The chiefs around Muteesa have barely any detail to their appearances, leave alone a character that could be read from the faces. Odama conflated times. He merged photographs and enhanced still missing details in a very subtle way with pencil. This way middle aged versions of Mukwanya and Kagwa got to meet Muteesa when still a strong men.

And they helped Odama to make the faces of the men on Stanley’s photograph come out.

 

 

May 1st. The show will travel, and the depicted family expands.

 

 

Last week we found interest for the Ekifananyi Kya Muteesa exhibition in Nairobi, and if all works out as now foreseen the show will be on there, in the National Museum of Kenya in Nairobi for a period of a month in 2018.
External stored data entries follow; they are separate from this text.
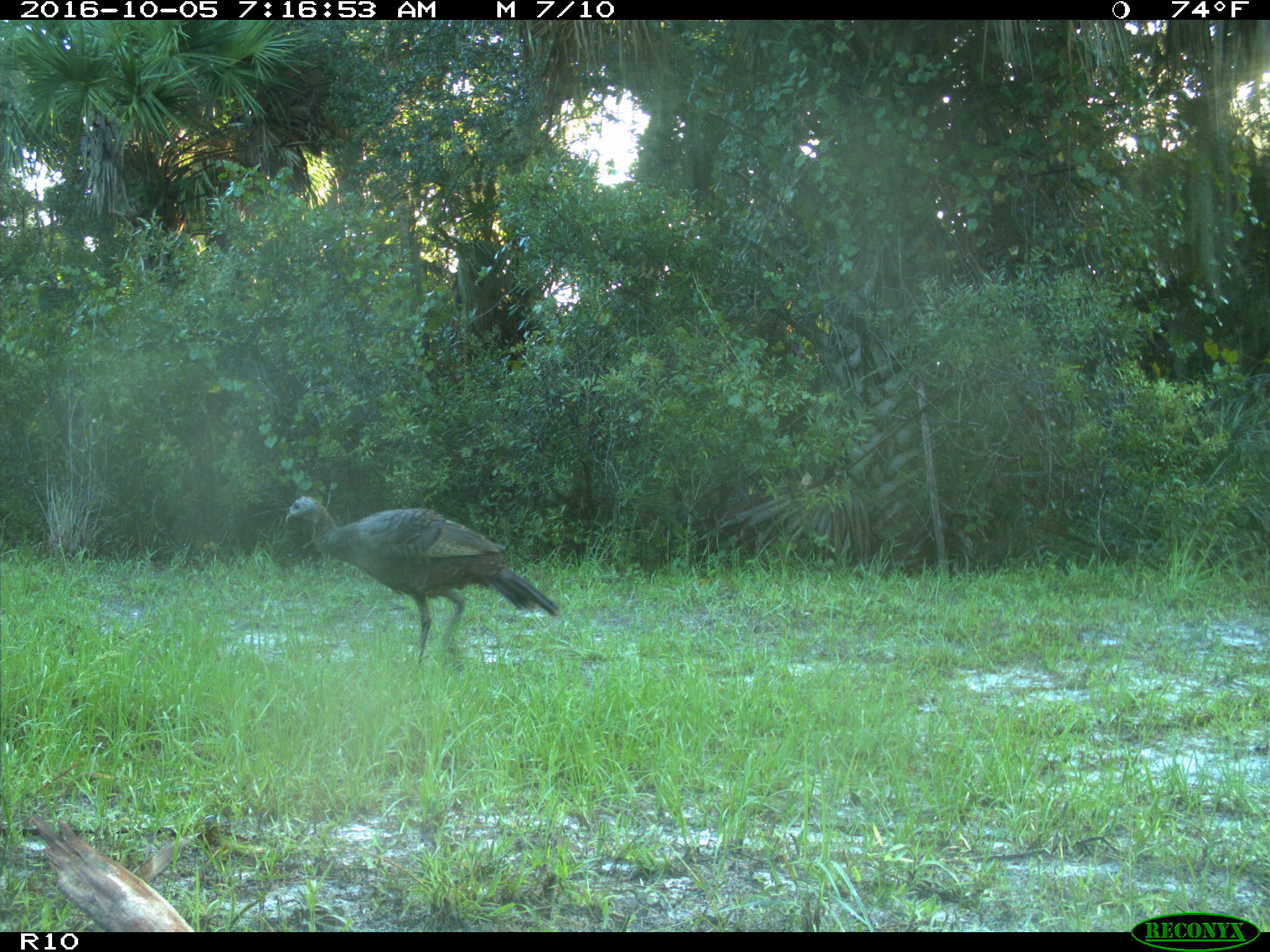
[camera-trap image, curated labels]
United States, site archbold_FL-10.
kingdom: Animalia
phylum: Chordata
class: Aves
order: Galliformes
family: Phasianidae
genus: Meleagris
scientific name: Meleagris gallopavo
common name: wild turkey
Meleagris gallopavo (wild turkey).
In the mean time… We keep on reading up on Kabaka Muteesa I, and how he was pictured in words. James Augustus Grant, describes him in his book on the 1862 trip, in which he accompanied John Hanning Speke in a fashionista way:

“He was a tall, well-built young fellow, sprightly in manner, very vain, his wooly hair dressed with the greatest care; small head, remarkably prominent clever-looking clear eyes, good teeth, and long nails to his hands and feet; the instep of the latter was, as in most of the Waganda, highly arched, indicating a well-moulded sinewy leg. His bark-cloth “toga” had not a speck upon it, and was neatly knotted over the right shoulder, concealing his whole body. His ornaments of beads were made with great taste in the choice of colours; the most minute beads of white, blue, and brown were made into rings and rosettes, which he word round his neck and arms. Each finger had upon it a ring of brass; on the third finger of the left hand he word a gold ring, given him by Speke; with these he played while sitting at his levees, occasionally receiving a golden-coloured gourd-cup of wine from a maid of honour sitting by his side; after each sip, a napkin of bark-cloth was used by him to wipe his mouth. The only enseemly vulgarity he was guilty of while on his throne was to use his napkin to rub away the perspiration from his person. ” (p222/223)

and slightly later:

“The day after my first visit to the king, he came to return the call without giving us any warning. We heard a noisy crowd passing outside our enclosure, and immediately, through the fence, came the young king in a tremendous hurry. He was not the puppet of yesterday, but dressed, like a negro sailor, in an open coat of bed-curtain chintz, loose white trousers or “pyjamas,” having a broad stripe of scarlet; his feet and head were naked. He was shown into an iron chair, and seeing some books he turned over their pages as a monkey would; asked to see the picture of Rumanika, and said he would like to know when his own portrait was to be done.” p224

July 1874, less than a year before H.M. Stanley made his Ekifananyi Kya Muteesa, American explorer Charles Chaillé-Long (1842–1917) visited Buganda. He updated the fashions described by Grant:

“From within [a large pyramid-shaped hut] a man of majestic mien approached the entrance; the was M’Tsé. He appears scarcely thirty-five years of age; certainly more than six feet high; his face is nervous but expressive of intelligence. From his large restless eye, a gleam of fierce brutality beams out that mars an otherwise sympathetic expression; his features are regular, and complexion a light coppet ting. He is dressed in a long cloak, common in fashion to that worn by the better class of Arab merchants. The texture is of blue cloth, trimmed with gold; around his head, in graceful folds, is wound a white turban; his waist encircles by a belt in gold, richly wrought, from which is suspended a Turkish scimitar; his feet are encased in sandals of Moorish pattern, procured from Zanzibar.” p102/103

“M’tsé was dressed to-day in a violet-coloured silk, embroidered with gold and wore a new Egyptian tarbouche (fez).” p113

And then, another kifananyi shows up…  A girl, who is according to the writer “in form and feature the very picture of her father M’tsé”

Lets mix her in with all the pictures we have seen so far… for the best possible blend.